Uno de los síntomas de la tiranía es la
arbitrariedad del déspota que conduce a actitudes que justifican los mayores
caprichos o estupideces colindantes tantas veces con lo ridículo y lo cómico.
Estupideces, sin embargo, que pueden resultar trágicas, pues mofarse de ellas irrita
sobremanera a los tiranos. Seguir diciendo cuando se habla en español A Coruña
o Lleida, en vez de La Coruña o Lérida, como hacen tantos locutores de radio o
televisión debería llevarnos a decir London o Beijing en vez de Londres o
Pekín. Pero no deja de ser chistoso recordar, de modo políticamente correcto,
aquella famosa película de “55 días en Pekín” como “55 días en Beijing”. Y si
se hace tal ridículo sólo es por el miedo a los nuevos tiranos. Platón ya
detectó, ante la primera democracia histórica, la causa que la llevaría a su
destrucción, la demagogia asambleista a que se prestaba la democracia directa
que condenó a muerte al mejor
ciudadano ateniense, Sócrates. Buscó como solución, primero una forma
pura de gobierno, la aristocracia o gobierno de los mejores. Pero en su
experimentada vejez, ante los problemas de encajar una forma pura en una
realidad impura como la política, se inclinó por la mezcla diferenciada de
varias formas como la monarquía con la democracia, la aristocracia con la democracia,
etc. Aristóteles, su discípulo, continuaría en esta dirección. En tal sentido
ambos filósofos son precursores de las formas democráticas modernas que
incluyen la llamada separación de poderes, desconocida en la democracia griega.
La democracia indirecta o representativa y
la separación de poderes es lo que caracteriza la democracia moderna. Por ello
cuando se pretende violentarla para transformarla en una tiranía encubierta se
trata de desmontar la solución platónico-aristotélica, esto es la separación de
poderes, politizando a la justicia o judicializando la política, rompiendo, en
definitiva, el equilibrio en la separación de los poderes autonómicos. A todo
esto estamos asistiendo en los últimos tiempos".

MATERIAL PROPORCIONADO:
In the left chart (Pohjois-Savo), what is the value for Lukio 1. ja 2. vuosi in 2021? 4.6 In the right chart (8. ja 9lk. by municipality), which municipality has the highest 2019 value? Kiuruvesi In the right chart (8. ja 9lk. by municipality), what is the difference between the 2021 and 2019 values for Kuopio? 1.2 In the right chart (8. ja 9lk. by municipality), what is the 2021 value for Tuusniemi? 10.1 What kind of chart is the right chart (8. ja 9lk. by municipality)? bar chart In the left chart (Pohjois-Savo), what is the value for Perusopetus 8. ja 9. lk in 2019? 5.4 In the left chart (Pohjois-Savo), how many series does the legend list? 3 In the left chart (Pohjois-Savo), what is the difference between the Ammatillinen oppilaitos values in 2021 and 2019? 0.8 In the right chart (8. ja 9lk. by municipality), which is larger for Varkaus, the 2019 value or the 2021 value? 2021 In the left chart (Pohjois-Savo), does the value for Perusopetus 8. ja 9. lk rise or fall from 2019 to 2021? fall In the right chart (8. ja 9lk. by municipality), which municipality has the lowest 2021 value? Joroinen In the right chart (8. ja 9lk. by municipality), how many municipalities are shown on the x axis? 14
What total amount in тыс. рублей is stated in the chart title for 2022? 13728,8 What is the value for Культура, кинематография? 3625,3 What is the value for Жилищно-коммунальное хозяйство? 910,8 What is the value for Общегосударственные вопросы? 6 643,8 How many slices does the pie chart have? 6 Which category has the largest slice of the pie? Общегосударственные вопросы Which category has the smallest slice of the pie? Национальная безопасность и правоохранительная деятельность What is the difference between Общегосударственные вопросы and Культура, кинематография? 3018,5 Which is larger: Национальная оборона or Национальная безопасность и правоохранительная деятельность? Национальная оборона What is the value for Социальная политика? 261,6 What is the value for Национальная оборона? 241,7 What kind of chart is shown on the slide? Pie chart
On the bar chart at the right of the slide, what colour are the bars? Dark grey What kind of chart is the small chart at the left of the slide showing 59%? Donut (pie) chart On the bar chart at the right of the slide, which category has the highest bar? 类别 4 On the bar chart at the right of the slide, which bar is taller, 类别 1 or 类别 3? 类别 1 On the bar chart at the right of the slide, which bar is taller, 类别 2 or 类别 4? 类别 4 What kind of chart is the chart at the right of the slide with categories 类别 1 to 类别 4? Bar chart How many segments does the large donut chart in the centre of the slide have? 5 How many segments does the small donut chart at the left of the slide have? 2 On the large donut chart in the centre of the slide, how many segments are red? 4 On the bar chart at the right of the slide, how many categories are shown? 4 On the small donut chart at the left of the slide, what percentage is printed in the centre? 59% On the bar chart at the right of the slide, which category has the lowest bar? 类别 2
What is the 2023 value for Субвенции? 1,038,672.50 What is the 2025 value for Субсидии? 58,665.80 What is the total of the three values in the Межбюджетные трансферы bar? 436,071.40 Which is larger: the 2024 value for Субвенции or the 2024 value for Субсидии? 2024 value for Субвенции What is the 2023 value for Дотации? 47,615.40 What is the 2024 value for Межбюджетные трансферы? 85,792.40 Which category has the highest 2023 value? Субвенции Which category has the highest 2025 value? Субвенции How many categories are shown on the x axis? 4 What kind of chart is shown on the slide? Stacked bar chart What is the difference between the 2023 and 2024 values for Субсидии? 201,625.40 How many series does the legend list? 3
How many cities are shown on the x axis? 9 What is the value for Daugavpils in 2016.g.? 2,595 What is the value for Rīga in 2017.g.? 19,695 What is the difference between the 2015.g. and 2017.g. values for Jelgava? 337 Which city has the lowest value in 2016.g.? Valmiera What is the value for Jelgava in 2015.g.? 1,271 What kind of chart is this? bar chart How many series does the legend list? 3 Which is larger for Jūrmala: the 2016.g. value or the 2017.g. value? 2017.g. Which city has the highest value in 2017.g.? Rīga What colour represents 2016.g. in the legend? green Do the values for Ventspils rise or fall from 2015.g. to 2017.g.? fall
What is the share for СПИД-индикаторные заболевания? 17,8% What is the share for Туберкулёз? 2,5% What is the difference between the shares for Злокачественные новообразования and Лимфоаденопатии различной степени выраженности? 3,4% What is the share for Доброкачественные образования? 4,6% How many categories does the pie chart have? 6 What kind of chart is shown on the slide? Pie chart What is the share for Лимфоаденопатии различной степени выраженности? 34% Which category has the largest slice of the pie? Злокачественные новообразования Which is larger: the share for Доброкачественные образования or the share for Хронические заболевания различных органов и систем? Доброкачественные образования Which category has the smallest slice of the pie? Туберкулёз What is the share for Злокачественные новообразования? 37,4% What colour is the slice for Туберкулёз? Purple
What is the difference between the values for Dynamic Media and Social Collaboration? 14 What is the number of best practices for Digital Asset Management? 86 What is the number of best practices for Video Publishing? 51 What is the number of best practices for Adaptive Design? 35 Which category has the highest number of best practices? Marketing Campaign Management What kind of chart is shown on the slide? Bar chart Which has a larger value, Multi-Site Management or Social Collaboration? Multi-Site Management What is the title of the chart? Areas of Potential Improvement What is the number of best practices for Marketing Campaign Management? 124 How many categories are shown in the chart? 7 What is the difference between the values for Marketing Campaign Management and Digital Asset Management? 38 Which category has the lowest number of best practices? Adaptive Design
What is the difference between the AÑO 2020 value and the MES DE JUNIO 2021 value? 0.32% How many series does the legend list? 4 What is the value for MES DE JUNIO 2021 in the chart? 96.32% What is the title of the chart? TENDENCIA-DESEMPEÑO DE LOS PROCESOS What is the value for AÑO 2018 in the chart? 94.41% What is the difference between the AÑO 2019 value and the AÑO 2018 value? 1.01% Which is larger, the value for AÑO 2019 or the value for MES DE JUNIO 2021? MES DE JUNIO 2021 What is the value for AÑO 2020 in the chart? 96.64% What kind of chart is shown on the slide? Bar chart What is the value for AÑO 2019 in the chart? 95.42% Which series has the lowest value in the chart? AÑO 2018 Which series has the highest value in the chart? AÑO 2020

COMPRENSIÓN DEL TEXTO:
#1 Resume el texto en dos oraciones.
#2 Según el texto, indica si cada afirmación es correcta o no: (a) Platón buscó primero como solución una forma pura de gobierno, la aristocracia. (b) La separación de poderes ya formaba parte de la democracia griega. (c) Aristóteles se apartó de la dirección seguida por Platón. Responde sí o no y cita las palabras del texto que lo deciden.
#3 Transcribe el fragmento del texto que empieza con "Uno de los síntomas" y sigue hasta "y lo cómico.".

RESPUESTAS:
#1 La arbitrariedad del déspota lleva a caprichos y estupideces cercanos a lo ridículo, como decir A Coruña o Lleida en español, algo que solo se hace por miedo a los nuevos tiranos. Platón y Aristóteles, al inclinarse por la mezcla de formas de gobierno, fueron precursores de la democracia moderna, que se caracteriza por la representación y la separación de poderes, y esa separación es lo que se intenta desmontar para convertirla en una tiranía encubierta.

#2
(a) Sí: "Buscó como solución, primero una forma pura de gobierno, la aristocracia o gobierno de los mejores."
(b) No: "la llamada separación de poderes, desconocida en la democracia griega."
(c) No: "Aristóteles, su discípulo, continuaría en esta dirección."

#3
Uno de los síntomas de la tiranía es la
arbitrariedad del déspota que conduce a actitudes que justifican los mayores
caprichos o estupideces colindantes tantas veces con lo ridículo y lo cómico.